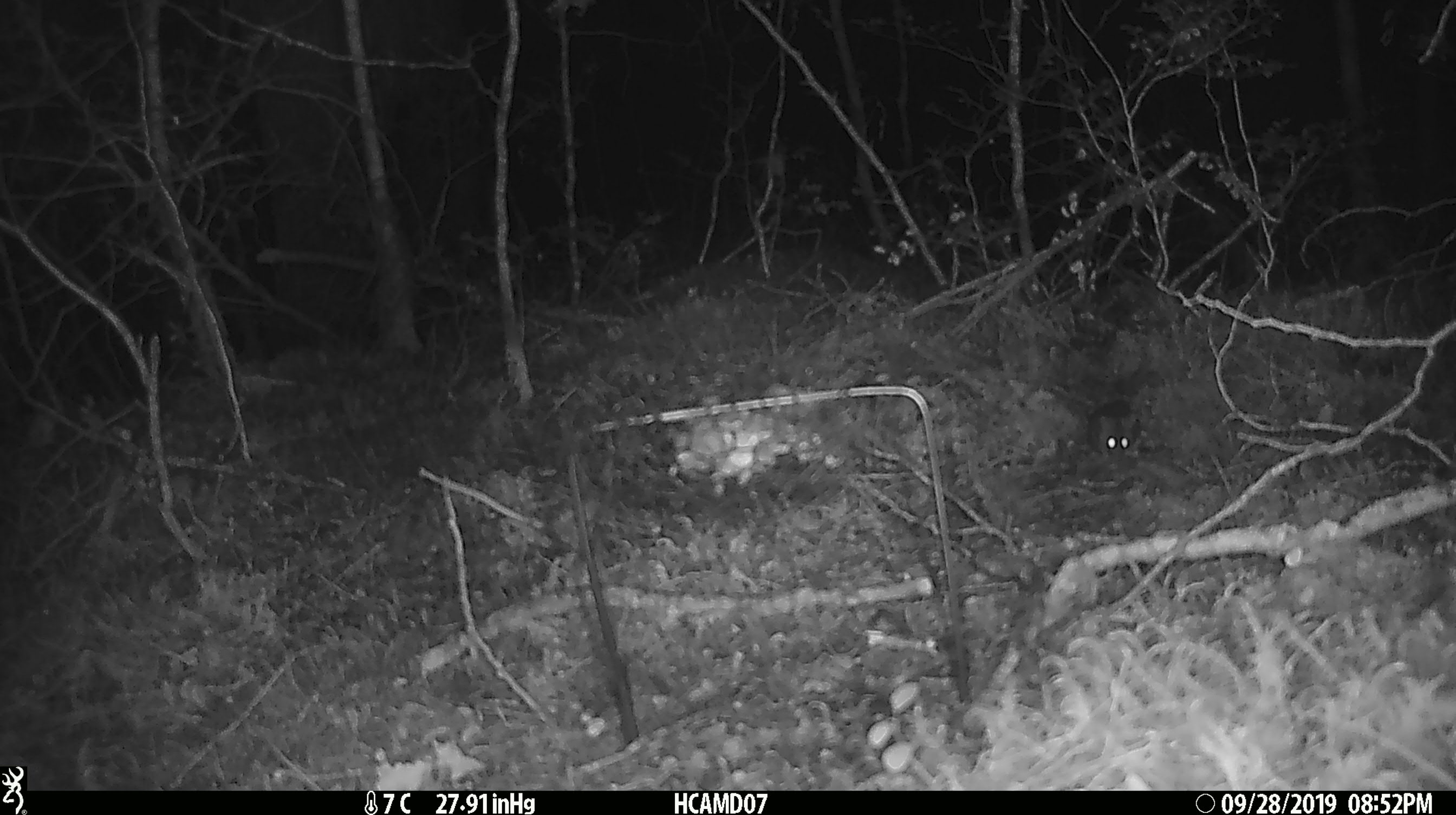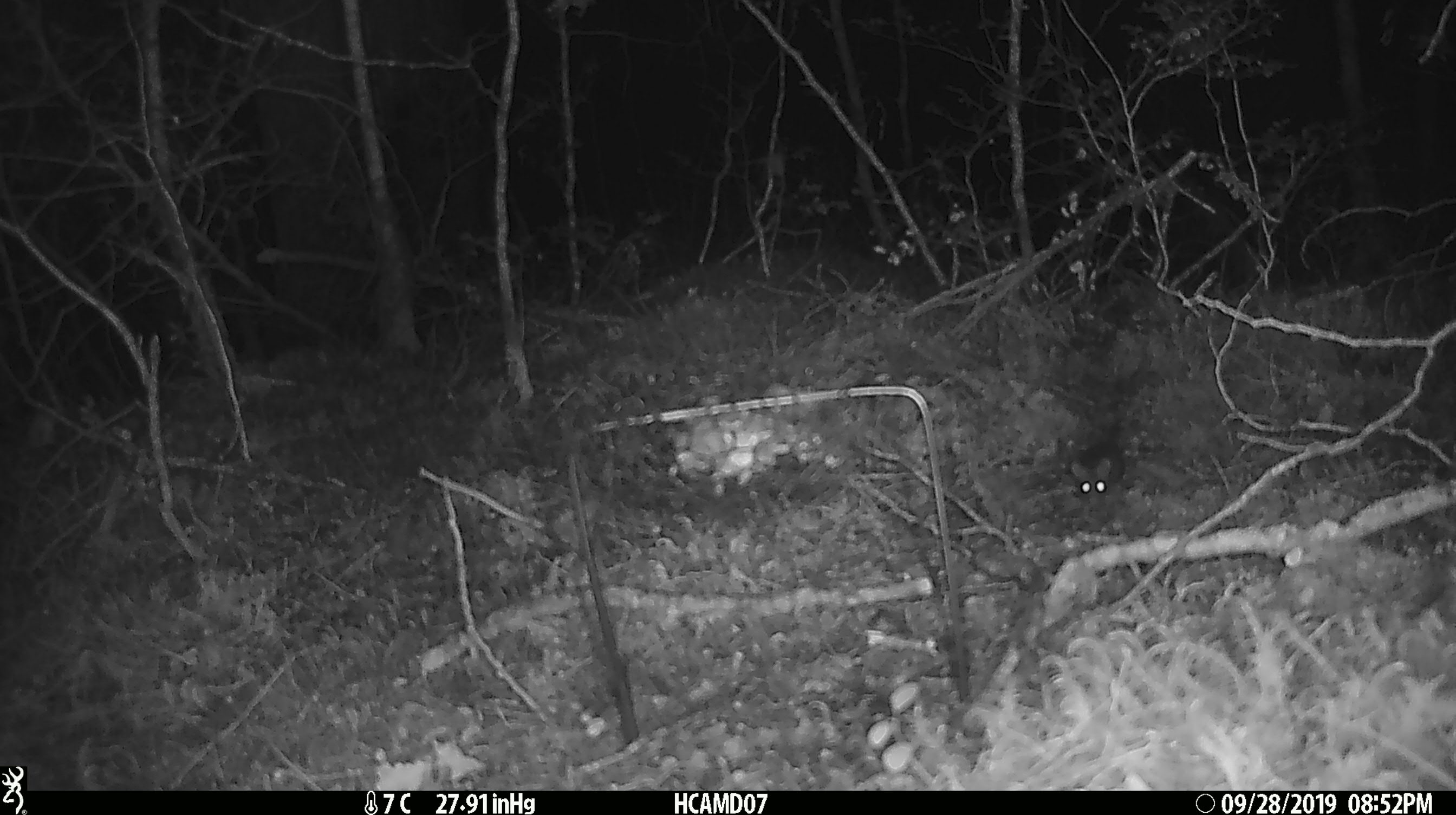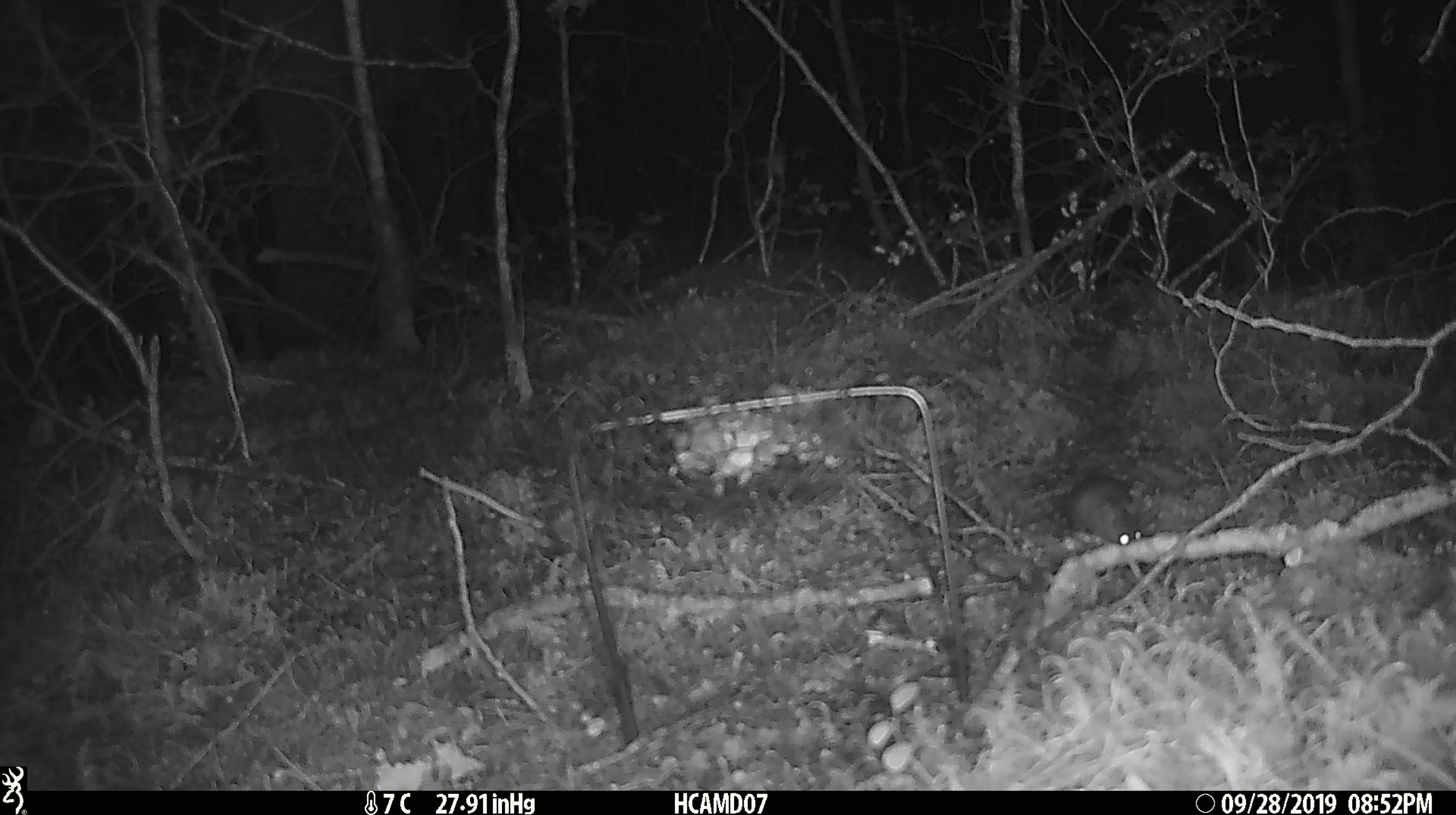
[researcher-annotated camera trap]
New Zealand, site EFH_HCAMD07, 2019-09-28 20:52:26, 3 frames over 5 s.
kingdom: Animalia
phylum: Chordata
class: Mammalia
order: Rodentia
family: Muridae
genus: Mus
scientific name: Mus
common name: mouse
Mouse (Mus).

> **WHAT YOU ARE ASKED TO DO**: What is needed is a word-for-word copy of the data above, free of any images.

> **WRITTEN SOLUTION**:
[researcher-annotated camera trap]
New Zealand, site EFH_HCAMD07, 2019-09-28 20:52:26, 3 frames over 5 s.
kingdom: Animalia
phylum: Chordata
class: Mammalia
order: Rodentia
family: Muridae
genus: Mus
scientific name: Mus
common name: mouse
Mouse (Mus).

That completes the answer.